Basically every public miner is using their bitcoin to generate cashflow by either borrowing against it or lending it out for yield. And with these miners holding more bitcoin than ever (and new entrants from traditional finance increasingly willing to offer services to these miners) this trend will only continue, Bitfarms Chief Mining Officers Ben Gagnon said during the Q&A.
Bitcoin held by public miners based on latest available information from public financials.
In yet another fundraising method, Hut 8 sold some $172 million of common shares in an offering in September.
Hut 8 isn’t the only miner financing, of course. Hive also sold off some common shares in September to bag a little over $19 million. Additionally, Marathon Digital Holdings recently secured a $100 million revolving line of credit from Silvergate to fund its current operations and expand its hashrate, and Argo secured a $25 million loan from Galaxy Digital in September using its bitcoin as collateral.
As these miners grow and become more entrenched, we expect them to seize every opportunity available to leverage the bitcoin on their balance sheets and their own equity to fundraise.
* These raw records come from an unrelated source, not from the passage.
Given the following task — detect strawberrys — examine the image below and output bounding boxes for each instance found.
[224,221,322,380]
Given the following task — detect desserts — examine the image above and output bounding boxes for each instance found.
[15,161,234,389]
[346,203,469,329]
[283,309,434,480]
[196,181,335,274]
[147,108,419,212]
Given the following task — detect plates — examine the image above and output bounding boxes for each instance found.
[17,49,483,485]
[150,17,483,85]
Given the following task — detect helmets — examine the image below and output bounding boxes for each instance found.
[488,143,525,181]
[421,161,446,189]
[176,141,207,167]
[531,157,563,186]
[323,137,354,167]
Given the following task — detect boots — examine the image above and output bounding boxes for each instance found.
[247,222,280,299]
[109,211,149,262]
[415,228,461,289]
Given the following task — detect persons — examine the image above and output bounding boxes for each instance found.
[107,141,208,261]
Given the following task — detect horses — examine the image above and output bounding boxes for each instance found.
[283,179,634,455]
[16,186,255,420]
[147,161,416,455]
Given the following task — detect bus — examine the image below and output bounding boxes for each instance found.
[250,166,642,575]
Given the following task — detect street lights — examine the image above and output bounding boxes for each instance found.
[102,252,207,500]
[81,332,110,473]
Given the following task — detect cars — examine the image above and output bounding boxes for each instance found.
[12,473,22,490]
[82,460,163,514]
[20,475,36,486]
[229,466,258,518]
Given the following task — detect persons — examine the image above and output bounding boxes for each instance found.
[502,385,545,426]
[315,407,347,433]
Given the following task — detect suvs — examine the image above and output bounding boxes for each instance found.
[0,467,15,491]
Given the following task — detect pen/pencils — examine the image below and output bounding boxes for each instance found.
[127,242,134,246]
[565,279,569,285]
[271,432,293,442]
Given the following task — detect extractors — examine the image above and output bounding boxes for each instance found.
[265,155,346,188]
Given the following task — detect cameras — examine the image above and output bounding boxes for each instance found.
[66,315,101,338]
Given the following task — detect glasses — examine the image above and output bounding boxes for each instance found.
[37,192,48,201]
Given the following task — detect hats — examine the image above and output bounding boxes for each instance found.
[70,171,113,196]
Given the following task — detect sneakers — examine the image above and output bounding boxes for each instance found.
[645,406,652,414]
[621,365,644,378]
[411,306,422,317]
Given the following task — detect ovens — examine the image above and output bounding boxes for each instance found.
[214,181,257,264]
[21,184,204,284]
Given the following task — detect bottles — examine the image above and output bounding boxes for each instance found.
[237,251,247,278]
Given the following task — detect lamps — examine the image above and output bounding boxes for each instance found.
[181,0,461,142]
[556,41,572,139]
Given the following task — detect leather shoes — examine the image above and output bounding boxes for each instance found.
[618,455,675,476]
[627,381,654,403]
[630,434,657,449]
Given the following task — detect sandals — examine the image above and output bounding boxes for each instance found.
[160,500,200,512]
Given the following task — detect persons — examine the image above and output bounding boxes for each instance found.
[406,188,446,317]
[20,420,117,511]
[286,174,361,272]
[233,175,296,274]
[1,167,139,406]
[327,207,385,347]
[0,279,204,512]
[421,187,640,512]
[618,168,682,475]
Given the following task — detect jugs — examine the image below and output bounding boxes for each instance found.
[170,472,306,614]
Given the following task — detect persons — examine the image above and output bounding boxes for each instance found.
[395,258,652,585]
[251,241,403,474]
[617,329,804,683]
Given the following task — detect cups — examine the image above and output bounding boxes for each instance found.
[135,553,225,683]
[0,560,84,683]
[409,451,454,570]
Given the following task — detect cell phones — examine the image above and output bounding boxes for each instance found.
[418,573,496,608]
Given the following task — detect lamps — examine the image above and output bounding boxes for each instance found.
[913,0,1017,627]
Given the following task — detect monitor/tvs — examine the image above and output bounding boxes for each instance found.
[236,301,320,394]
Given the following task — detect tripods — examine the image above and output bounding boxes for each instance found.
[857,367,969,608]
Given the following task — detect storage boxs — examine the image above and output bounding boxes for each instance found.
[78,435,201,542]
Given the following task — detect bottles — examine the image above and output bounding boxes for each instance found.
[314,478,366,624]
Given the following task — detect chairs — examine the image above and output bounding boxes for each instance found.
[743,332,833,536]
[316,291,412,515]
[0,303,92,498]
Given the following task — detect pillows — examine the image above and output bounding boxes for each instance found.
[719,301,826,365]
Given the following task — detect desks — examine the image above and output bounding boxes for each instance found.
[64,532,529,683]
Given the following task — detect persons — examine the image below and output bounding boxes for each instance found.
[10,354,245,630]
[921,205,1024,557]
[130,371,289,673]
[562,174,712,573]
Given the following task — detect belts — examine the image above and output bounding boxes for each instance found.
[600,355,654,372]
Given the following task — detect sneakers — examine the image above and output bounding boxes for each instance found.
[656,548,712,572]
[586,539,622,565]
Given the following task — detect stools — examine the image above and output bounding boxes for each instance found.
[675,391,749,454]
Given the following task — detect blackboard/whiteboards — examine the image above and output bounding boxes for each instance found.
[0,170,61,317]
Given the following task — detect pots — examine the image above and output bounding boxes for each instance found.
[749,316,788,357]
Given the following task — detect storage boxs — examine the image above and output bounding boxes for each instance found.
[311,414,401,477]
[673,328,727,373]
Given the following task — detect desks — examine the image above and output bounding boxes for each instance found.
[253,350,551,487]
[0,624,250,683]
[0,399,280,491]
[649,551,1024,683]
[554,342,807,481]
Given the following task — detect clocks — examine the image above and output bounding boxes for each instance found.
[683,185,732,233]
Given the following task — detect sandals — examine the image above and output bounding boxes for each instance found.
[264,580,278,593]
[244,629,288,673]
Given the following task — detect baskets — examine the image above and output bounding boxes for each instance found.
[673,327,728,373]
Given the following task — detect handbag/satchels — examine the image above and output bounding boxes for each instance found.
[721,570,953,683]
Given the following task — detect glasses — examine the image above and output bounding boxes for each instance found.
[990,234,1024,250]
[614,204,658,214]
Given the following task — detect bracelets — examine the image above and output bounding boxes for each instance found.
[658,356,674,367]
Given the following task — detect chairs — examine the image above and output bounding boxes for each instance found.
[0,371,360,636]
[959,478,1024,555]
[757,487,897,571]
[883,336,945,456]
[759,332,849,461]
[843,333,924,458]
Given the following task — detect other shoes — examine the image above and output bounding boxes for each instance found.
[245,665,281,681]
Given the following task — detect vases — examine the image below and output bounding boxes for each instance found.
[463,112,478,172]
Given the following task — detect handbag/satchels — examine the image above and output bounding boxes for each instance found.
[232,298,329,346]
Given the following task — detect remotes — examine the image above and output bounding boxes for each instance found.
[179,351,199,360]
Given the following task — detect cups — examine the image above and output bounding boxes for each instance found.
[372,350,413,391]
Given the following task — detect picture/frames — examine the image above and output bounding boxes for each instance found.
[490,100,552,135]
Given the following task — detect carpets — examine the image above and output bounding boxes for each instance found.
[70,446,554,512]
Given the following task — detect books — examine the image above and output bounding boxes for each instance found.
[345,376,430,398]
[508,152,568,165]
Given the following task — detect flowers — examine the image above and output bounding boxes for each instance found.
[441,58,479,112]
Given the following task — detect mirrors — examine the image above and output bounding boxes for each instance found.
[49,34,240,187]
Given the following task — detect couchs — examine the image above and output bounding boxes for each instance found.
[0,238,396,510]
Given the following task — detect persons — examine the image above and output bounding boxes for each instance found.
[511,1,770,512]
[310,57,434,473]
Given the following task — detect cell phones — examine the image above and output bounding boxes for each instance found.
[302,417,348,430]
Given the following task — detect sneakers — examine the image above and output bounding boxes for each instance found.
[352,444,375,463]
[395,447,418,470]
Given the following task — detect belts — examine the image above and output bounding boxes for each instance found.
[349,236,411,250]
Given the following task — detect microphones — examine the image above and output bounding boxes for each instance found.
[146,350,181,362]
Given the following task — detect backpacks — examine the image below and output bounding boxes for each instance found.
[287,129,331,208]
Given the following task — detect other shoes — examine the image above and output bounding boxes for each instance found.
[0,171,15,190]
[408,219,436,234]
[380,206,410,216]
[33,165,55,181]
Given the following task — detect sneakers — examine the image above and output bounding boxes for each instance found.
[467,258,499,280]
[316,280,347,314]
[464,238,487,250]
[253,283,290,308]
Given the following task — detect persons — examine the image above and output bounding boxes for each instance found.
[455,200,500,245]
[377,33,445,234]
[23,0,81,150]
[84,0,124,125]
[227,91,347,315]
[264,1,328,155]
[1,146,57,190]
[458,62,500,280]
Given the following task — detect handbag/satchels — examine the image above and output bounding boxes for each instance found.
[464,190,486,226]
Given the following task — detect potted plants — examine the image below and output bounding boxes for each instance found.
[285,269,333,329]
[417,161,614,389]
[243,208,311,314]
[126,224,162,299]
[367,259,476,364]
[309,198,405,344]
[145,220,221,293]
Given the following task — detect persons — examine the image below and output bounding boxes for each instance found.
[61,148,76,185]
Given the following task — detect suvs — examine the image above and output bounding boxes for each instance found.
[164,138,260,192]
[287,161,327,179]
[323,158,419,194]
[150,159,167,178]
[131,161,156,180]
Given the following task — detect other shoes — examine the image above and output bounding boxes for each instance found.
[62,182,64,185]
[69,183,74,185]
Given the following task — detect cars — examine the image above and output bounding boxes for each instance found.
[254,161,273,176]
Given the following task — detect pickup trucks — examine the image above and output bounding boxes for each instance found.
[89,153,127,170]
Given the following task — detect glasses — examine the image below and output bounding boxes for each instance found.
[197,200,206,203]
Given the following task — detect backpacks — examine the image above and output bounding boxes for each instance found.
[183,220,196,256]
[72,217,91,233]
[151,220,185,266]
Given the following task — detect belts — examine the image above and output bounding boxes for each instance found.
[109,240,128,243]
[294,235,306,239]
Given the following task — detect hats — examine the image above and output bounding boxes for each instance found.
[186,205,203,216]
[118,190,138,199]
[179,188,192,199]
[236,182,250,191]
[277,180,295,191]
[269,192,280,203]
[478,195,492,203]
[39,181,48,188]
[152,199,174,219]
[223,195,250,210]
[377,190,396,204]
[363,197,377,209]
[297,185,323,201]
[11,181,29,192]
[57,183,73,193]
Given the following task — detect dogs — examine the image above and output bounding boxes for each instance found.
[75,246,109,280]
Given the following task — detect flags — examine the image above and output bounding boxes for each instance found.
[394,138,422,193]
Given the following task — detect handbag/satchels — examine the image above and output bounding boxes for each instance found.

Moreover, with institutional investor financing becoming more of a “how” rather than an “if,” as Gagnon put it, more money from traditional financial circles is waiting on the horizon.
Life After China
Lastly, a few of the council’s panelists spent a little time addressing the 100 terahash elephant in the room: what China’s mining ban has meant for global mining dynamics.
Gagnon touched on the migration in a Q&A answer, saying that some miners are sitting on equipment waiting to see if the ban blows over—something he thinks is unlikely, adding that these miners are hemorrhaging potential profits in the meantime.
Thiel reinforced that this ban is the “real deal” in one of his own responses, saying that China’s social credit apps now have an option to report mining and crypto activity. He continued to say that he “wouldn’t be surprised if there’s less than 2 EH currently operating in China.”
Taking a look beyond North America for where some of China’s hashrate share has gone, Fiorenzo Manganiello of Cowa Mining estimates that Europe currently sports 8% of the network’s mining power. A small percentage, Manganiello admitted, but countries like Norway and Sweden show promise for this to grow, though thick red tape may constrict miners who wish to do business in these regions.
Finally, panelists fielded a question regarding whether or not the industry will be reliant on Chinese companies in the years to come. In the realm of ASIC manufacturing, Gagnon said that bitcoin mining is increasingly becoming an industry that chip manufacturers like Intel can’t ignore, and that business from the industry will drive innovation for the fabrication of 5nm chips in the Americas.
Taking this a step further, Theil added, “I think you’re going to see at least 4 new mining machine manufacturers come to market in 2022.” We know of at least one of these players already: Blockstream, which purchased Spondoolies this year with the stated aim of producing ASICs.